Nel 1952, in occasione della mia prima visita alla Chase County, avevo dodici anni e facevo il navigatore accanto a mio padre che guidava la nostra Pontiac Chieftain ornata dallo splendido marchio costituito da una testa indiana cromata svettante sul cofano. (Dietro quel naso aquilino abbiamo viaggiato per mezzo decennio girando quasi tutta l’America). In queste ultime settimane ho cercato nella memoria qualche ricordo di quel primo contatto con le praterie del West. Cosa avevo visto a quel tempo, che cosa avevo provato? Ma poiché oggi, a parte il viaggio di ritorno, non ne conservo alcun ricordo, immagino allora che le praterie mi fossero parse soltanto interminabili miglia da percorrere. In fin dei conti questa è l’impressione che, oggi come sempre, gli Americani provano attraversando il Kansas.

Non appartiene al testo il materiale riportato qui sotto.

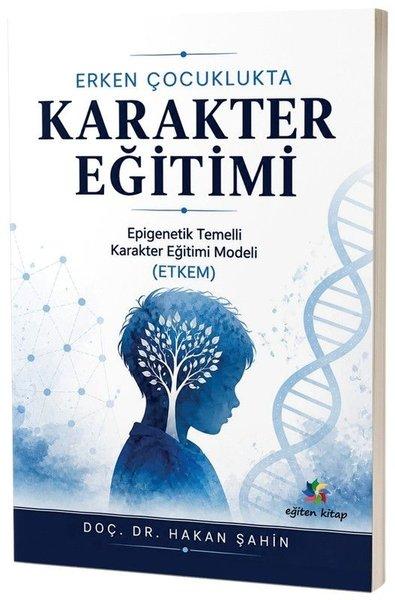 Erken Çocuklukta Karakter Eğitimi - Epigenetik Temelli Karakter Eğitim Modeli | Eğiten Kitap (İnce Kapak)  - Resim 1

Nel 1965, quando ho finito il servizio militare in Marina e ho attraversato la prateria un’altra volta per andare in California, quelle terre coperte di erba mi son sembrate diverse, vive e proteiformi. Oggi penso che i due anni passati a guardare l’Oceano Atlantico avessero cambiato il mio modo di guardare i paesaggi, soprattutto quelli pianeggianti e ondulati. E ho anche iniziato a considerare le praterie, poco distanti dalla città in cui sono nato, la mia terra natale, e ho cominciato ad amarle non perché attirano l’attenzione come i monti o la costa, ma perché la respingono sfidando la capacità di mantenerla sveglia. All’inizio trovavo duro essere «qui e ora» nelle praterie, ma amavo la chiarezza lineare di un posto che richiedeva da me un apporto, la capacità di aprirsi a esso attivamente: vedere lontano, vedere poco. Così ho imparato un segreto che consiste nel prendere a piccole dosi le distanze allucinanti della prateria e nel riempirsi gli occhi dei piccoli particolari che attirano l’attenzione. A parte l’orizzonte e il cielo, la prateria non concede nulla facilmente, nemmeno l’umidità. Bisogna osservare attentamente le variazioni, i colori, le piccolezze. Non si tratta di imparare a pensare in maniera piatta – raramente le prateria sono piatte – bensì a pensare in maniera aperta e spoglia, a vedere senza l’aiuto di punti di riferimento, a fissare l’orizzonte per ritirare poi lo sguardo a mezzo campo dove sembra che non esista quasi nulla.